Hakenkreuze am Weltkulturerbe

Viele ukrainische Ultras sind rechtsextrem, vor allem im EM-Spielort Lwiw

  • Von Olaf Sundermeyer, Lwiw
  • Lesedauer: ca. 4.0 Min.
Für jedes Ligaspiel gehen bis zu 3000 Karten über diesen Schreibtisch. Auf dessen Vorderseite prangt ein gezeichneter Reichsadler, der ein Hakenkreuz in den Krallen hält. Davor schart sich eine Gruppe schwarz gekleideter junger Männer: Ultras, die radikalsten Fans des Erstligisten Karpaty Lwiw. In der Ukraine sind die meisten von ihnen auch politisch radikal, so wie diese »Banderstadt Ultras« in Lwiw.

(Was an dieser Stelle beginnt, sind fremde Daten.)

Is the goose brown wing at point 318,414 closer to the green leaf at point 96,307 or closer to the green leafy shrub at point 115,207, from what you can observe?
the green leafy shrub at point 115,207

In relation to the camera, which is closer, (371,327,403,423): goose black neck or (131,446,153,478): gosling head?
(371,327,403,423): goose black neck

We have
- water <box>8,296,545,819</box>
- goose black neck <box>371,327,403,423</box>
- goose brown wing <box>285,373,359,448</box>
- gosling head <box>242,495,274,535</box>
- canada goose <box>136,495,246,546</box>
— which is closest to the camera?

Sie treffen sich in dieser Wohnung am Rand der Altstadt, die zum Weltkulturerbe gehört. Hier bereiten sie ihre Choreographien und Pyroshows vor – und hier verkaufen sie die Karten für ihren Block in dem Stadion, in dem die deutsche Elf am Sonntag gegen Dänemark spielt. Die Wohnung und die Tickets werden ihnen vom Klubeigentümer überlassen. Wer auf ihre Tribüne möchte, muss hier eine Karte kaufen. Aber nur weißen Menschen ist das erlaubt: Keinen Roma, Afrikanern, keinen Türken.

Stadion und Stadt
sollen weiß sein

Für Andrej, einer di...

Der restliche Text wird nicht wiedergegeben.